Sr. Peace finished her answer to the second question, and her sharing with the community, with these words:

This is the job —  to crank open the door to our hearts. I used to have a vision that the door of my heart was heavy and rusted, falling off the hinge and barnacles all over.

I started the practice of cleaning it up. Bit by bit you know, take a little something and help clean it up. Release what we don’t need, what’s heavy, but release can only happen when we’ve done the work to recognize what’s the fear and to recognize what’s the loss. When we really truly come to knowing what is it that we think we’re going to lose, come to terms with it and realize “Well maybe it’s time to let it go.”

It’s a job of radical listening, real radical listening, taking that radical action that can help heal us so that we can be available and light, to help heal those around us: concentrically our loved ones, our community, our city, our country, our world, our cosmos, our galaxy, because it’s all interrelated. And it all inter-is.

And when we have a glimpse, hopefully, of the magnitude of who we are and where we all come from, the rest of it really will fall away. But the work comes first.

You are invited to join us this Thursday and Friday evenings.

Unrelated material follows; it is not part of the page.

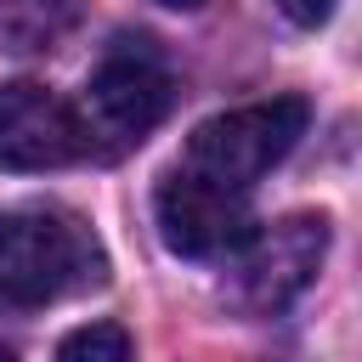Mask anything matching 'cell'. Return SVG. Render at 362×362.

We will begin our Dharma sharing with these questions:

  • When have I had a closed heart?
  • What have I learned about opening my heart?
  • Were there moments in Sr. Peace’s talk that helped me understand more about opening my heart?

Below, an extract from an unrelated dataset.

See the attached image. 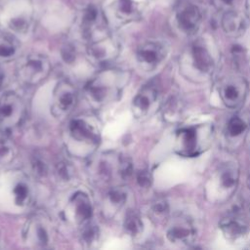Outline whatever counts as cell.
<instances>
[{"mask_svg":"<svg viewBox=\"0 0 250 250\" xmlns=\"http://www.w3.org/2000/svg\"><path fill=\"white\" fill-rule=\"evenodd\" d=\"M51 68L49 60L41 54H30L24 57L18 65V75L27 84H36L44 79Z\"/></svg>","mask_w":250,"mask_h":250,"instance_id":"obj_2","label":"cell"},{"mask_svg":"<svg viewBox=\"0 0 250 250\" xmlns=\"http://www.w3.org/2000/svg\"><path fill=\"white\" fill-rule=\"evenodd\" d=\"M28 234L37 244L45 245L49 241V232L44 224L39 221H35L30 224Z\"/></svg>","mask_w":250,"mask_h":250,"instance_id":"obj_23","label":"cell"},{"mask_svg":"<svg viewBox=\"0 0 250 250\" xmlns=\"http://www.w3.org/2000/svg\"><path fill=\"white\" fill-rule=\"evenodd\" d=\"M114 18L121 23L135 21L140 16V9L134 0H114L111 4Z\"/></svg>","mask_w":250,"mask_h":250,"instance_id":"obj_15","label":"cell"},{"mask_svg":"<svg viewBox=\"0 0 250 250\" xmlns=\"http://www.w3.org/2000/svg\"><path fill=\"white\" fill-rule=\"evenodd\" d=\"M118 47L116 43L107 36L92 42L89 47V55L98 62H106L116 56Z\"/></svg>","mask_w":250,"mask_h":250,"instance_id":"obj_14","label":"cell"},{"mask_svg":"<svg viewBox=\"0 0 250 250\" xmlns=\"http://www.w3.org/2000/svg\"><path fill=\"white\" fill-rule=\"evenodd\" d=\"M224 5H231L233 0H220Z\"/></svg>","mask_w":250,"mask_h":250,"instance_id":"obj_32","label":"cell"},{"mask_svg":"<svg viewBox=\"0 0 250 250\" xmlns=\"http://www.w3.org/2000/svg\"><path fill=\"white\" fill-rule=\"evenodd\" d=\"M24 104L15 93H6L0 97V125L4 129H11L23 118Z\"/></svg>","mask_w":250,"mask_h":250,"instance_id":"obj_4","label":"cell"},{"mask_svg":"<svg viewBox=\"0 0 250 250\" xmlns=\"http://www.w3.org/2000/svg\"><path fill=\"white\" fill-rule=\"evenodd\" d=\"M247 185H248V188H250V173H249L248 178H247Z\"/></svg>","mask_w":250,"mask_h":250,"instance_id":"obj_33","label":"cell"},{"mask_svg":"<svg viewBox=\"0 0 250 250\" xmlns=\"http://www.w3.org/2000/svg\"><path fill=\"white\" fill-rule=\"evenodd\" d=\"M247 84L241 77L231 76L226 78L219 87V94L228 107H236L244 100Z\"/></svg>","mask_w":250,"mask_h":250,"instance_id":"obj_6","label":"cell"},{"mask_svg":"<svg viewBox=\"0 0 250 250\" xmlns=\"http://www.w3.org/2000/svg\"><path fill=\"white\" fill-rule=\"evenodd\" d=\"M220 229L228 239L235 240L246 233L247 224L239 217L228 216L221 220Z\"/></svg>","mask_w":250,"mask_h":250,"instance_id":"obj_17","label":"cell"},{"mask_svg":"<svg viewBox=\"0 0 250 250\" xmlns=\"http://www.w3.org/2000/svg\"><path fill=\"white\" fill-rule=\"evenodd\" d=\"M28 21H26V19L24 18H17V19H13L10 22V26L13 30H15L16 32H24L27 30L28 28Z\"/></svg>","mask_w":250,"mask_h":250,"instance_id":"obj_27","label":"cell"},{"mask_svg":"<svg viewBox=\"0 0 250 250\" xmlns=\"http://www.w3.org/2000/svg\"><path fill=\"white\" fill-rule=\"evenodd\" d=\"M5 84V73L3 72V69L0 68V90Z\"/></svg>","mask_w":250,"mask_h":250,"instance_id":"obj_31","label":"cell"},{"mask_svg":"<svg viewBox=\"0 0 250 250\" xmlns=\"http://www.w3.org/2000/svg\"><path fill=\"white\" fill-rule=\"evenodd\" d=\"M138 183L141 187H144V188H147L149 187L150 185V182H151V179H150V176L148 174L147 171H140L139 174H138Z\"/></svg>","mask_w":250,"mask_h":250,"instance_id":"obj_30","label":"cell"},{"mask_svg":"<svg viewBox=\"0 0 250 250\" xmlns=\"http://www.w3.org/2000/svg\"><path fill=\"white\" fill-rule=\"evenodd\" d=\"M201 21V12L194 5H188L181 9L177 14V23L179 28L187 33H194Z\"/></svg>","mask_w":250,"mask_h":250,"instance_id":"obj_13","label":"cell"},{"mask_svg":"<svg viewBox=\"0 0 250 250\" xmlns=\"http://www.w3.org/2000/svg\"><path fill=\"white\" fill-rule=\"evenodd\" d=\"M126 198H127V195L125 191H123L120 188H114L107 193L105 208L109 212L117 211L124 205V203L126 202Z\"/></svg>","mask_w":250,"mask_h":250,"instance_id":"obj_22","label":"cell"},{"mask_svg":"<svg viewBox=\"0 0 250 250\" xmlns=\"http://www.w3.org/2000/svg\"><path fill=\"white\" fill-rule=\"evenodd\" d=\"M167 237L173 243L189 244L195 238V229L189 220L179 218L168 228Z\"/></svg>","mask_w":250,"mask_h":250,"instance_id":"obj_11","label":"cell"},{"mask_svg":"<svg viewBox=\"0 0 250 250\" xmlns=\"http://www.w3.org/2000/svg\"><path fill=\"white\" fill-rule=\"evenodd\" d=\"M238 179V173L235 167L231 165L225 166L219 173V185L227 191H230L235 188Z\"/></svg>","mask_w":250,"mask_h":250,"instance_id":"obj_19","label":"cell"},{"mask_svg":"<svg viewBox=\"0 0 250 250\" xmlns=\"http://www.w3.org/2000/svg\"><path fill=\"white\" fill-rule=\"evenodd\" d=\"M66 211L74 223L84 225L92 217L91 201L85 193L77 192L69 200Z\"/></svg>","mask_w":250,"mask_h":250,"instance_id":"obj_9","label":"cell"},{"mask_svg":"<svg viewBox=\"0 0 250 250\" xmlns=\"http://www.w3.org/2000/svg\"><path fill=\"white\" fill-rule=\"evenodd\" d=\"M12 195L17 206H25L30 199V188L27 183L22 180L17 182L12 188Z\"/></svg>","mask_w":250,"mask_h":250,"instance_id":"obj_21","label":"cell"},{"mask_svg":"<svg viewBox=\"0 0 250 250\" xmlns=\"http://www.w3.org/2000/svg\"><path fill=\"white\" fill-rule=\"evenodd\" d=\"M98 237V229L96 226H88L82 233V240L84 243L91 244L93 243Z\"/></svg>","mask_w":250,"mask_h":250,"instance_id":"obj_28","label":"cell"},{"mask_svg":"<svg viewBox=\"0 0 250 250\" xmlns=\"http://www.w3.org/2000/svg\"><path fill=\"white\" fill-rule=\"evenodd\" d=\"M191 62L193 68L203 75H208L213 71V59L206 47L201 44H194L192 46Z\"/></svg>","mask_w":250,"mask_h":250,"instance_id":"obj_16","label":"cell"},{"mask_svg":"<svg viewBox=\"0 0 250 250\" xmlns=\"http://www.w3.org/2000/svg\"><path fill=\"white\" fill-rule=\"evenodd\" d=\"M76 91L74 87L67 81L58 83L54 90L52 112L56 117H63L67 115L76 104Z\"/></svg>","mask_w":250,"mask_h":250,"instance_id":"obj_5","label":"cell"},{"mask_svg":"<svg viewBox=\"0 0 250 250\" xmlns=\"http://www.w3.org/2000/svg\"><path fill=\"white\" fill-rule=\"evenodd\" d=\"M122 84L121 74L113 70H104L91 80L85 89L88 101L97 106H101L119 94Z\"/></svg>","mask_w":250,"mask_h":250,"instance_id":"obj_1","label":"cell"},{"mask_svg":"<svg viewBox=\"0 0 250 250\" xmlns=\"http://www.w3.org/2000/svg\"><path fill=\"white\" fill-rule=\"evenodd\" d=\"M19 43L10 34L0 32V60L12 59L18 52Z\"/></svg>","mask_w":250,"mask_h":250,"instance_id":"obj_20","label":"cell"},{"mask_svg":"<svg viewBox=\"0 0 250 250\" xmlns=\"http://www.w3.org/2000/svg\"><path fill=\"white\" fill-rule=\"evenodd\" d=\"M157 99V90L153 85L144 86L136 95L132 103V112L140 118L146 115Z\"/></svg>","mask_w":250,"mask_h":250,"instance_id":"obj_12","label":"cell"},{"mask_svg":"<svg viewBox=\"0 0 250 250\" xmlns=\"http://www.w3.org/2000/svg\"><path fill=\"white\" fill-rule=\"evenodd\" d=\"M81 28L84 36L87 39L92 40V42L106 36L104 34V19L99 9H97L95 6L88 7L85 10L82 16Z\"/></svg>","mask_w":250,"mask_h":250,"instance_id":"obj_8","label":"cell"},{"mask_svg":"<svg viewBox=\"0 0 250 250\" xmlns=\"http://www.w3.org/2000/svg\"><path fill=\"white\" fill-rule=\"evenodd\" d=\"M67 131L70 141L75 142L77 145L93 148L99 144V129L86 117L78 116L73 118L68 124Z\"/></svg>","mask_w":250,"mask_h":250,"instance_id":"obj_3","label":"cell"},{"mask_svg":"<svg viewBox=\"0 0 250 250\" xmlns=\"http://www.w3.org/2000/svg\"><path fill=\"white\" fill-rule=\"evenodd\" d=\"M166 48L157 41H147L143 43L136 52L137 62L140 66L146 71L154 69L165 58Z\"/></svg>","mask_w":250,"mask_h":250,"instance_id":"obj_7","label":"cell"},{"mask_svg":"<svg viewBox=\"0 0 250 250\" xmlns=\"http://www.w3.org/2000/svg\"><path fill=\"white\" fill-rule=\"evenodd\" d=\"M124 229L125 230L131 235H137L142 232L143 230V222L138 214L131 212L125 218L124 222Z\"/></svg>","mask_w":250,"mask_h":250,"instance_id":"obj_24","label":"cell"},{"mask_svg":"<svg viewBox=\"0 0 250 250\" xmlns=\"http://www.w3.org/2000/svg\"><path fill=\"white\" fill-rule=\"evenodd\" d=\"M247 129V125L245 121L239 116H233L229 119L227 126L228 136L230 138L240 137Z\"/></svg>","mask_w":250,"mask_h":250,"instance_id":"obj_25","label":"cell"},{"mask_svg":"<svg viewBox=\"0 0 250 250\" xmlns=\"http://www.w3.org/2000/svg\"><path fill=\"white\" fill-rule=\"evenodd\" d=\"M14 149L12 144L6 137L0 138V163H7L13 157Z\"/></svg>","mask_w":250,"mask_h":250,"instance_id":"obj_26","label":"cell"},{"mask_svg":"<svg viewBox=\"0 0 250 250\" xmlns=\"http://www.w3.org/2000/svg\"><path fill=\"white\" fill-rule=\"evenodd\" d=\"M222 27L227 34L237 36L245 28V20L238 12L229 11L222 18Z\"/></svg>","mask_w":250,"mask_h":250,"instance_id":"obj_18","label":"cell"},{"mask_svg":"<svg viewBox=\"0 0 250 250\" xmlns=\"http://www.w3.org/2000/svg\"><path fill=\"white\" fill-rule=\"evenodd\" d=\"M152 213L156 216V217H165L168 213V204L166 201L164 200H160L157 201L156 203H154V205L152 206Z\"/></svg>","mask_w":250,"mask_h":250,"instance_id":"obj_29","label":"cell"},{"mask_svg":"<svg viewBox=\"0 0 250 250\" xmlns=\"http://www.w3.org/2000/svg\"><path fill=\"white\" fill-rule=\"evenodd\" d=\"M199 127H187L177 133V149L185 156H194L199 150Z\"/></svg>","mask_w":250,"mask_h":250,"instance_id":"obj_10","label":"cell"}]
</instances>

Sr. Peace’s complete Dharma talk is available online: https://www.youtube.com/watch?v=LuDSB5X9VsY&feature=youtu.be

Below is an excerpt from an interview with Cynthia Rankine recommended by  Sr. Peace.

Peace and joy to you,

Mitchell Ratner


Excerpt from “On Being with Krista Tippett,
an Interview with Cynthia Rankine, January 10, 2019

Ms. Rankine: Well, that really is my ambition: how to have a conversation so that the space can hold discomfort, so that the thing isn’t a thing that you have to put over there, so that we can get over ourselves, in a sense — and I mean all of us, people of color, white people — that we have, suddenly, a moment where we have an investment in a kind of possibility that is beyond our negotiation of each other. I think the messiness of just saying what it is, when it is. …

Ms. Tippett: Yeah, but I think people probably feel like — that probably feels so dangerous.

Ms. Rankine: It’s only dangerous because you don’t do it. [laughs] Things get ordinary very fast.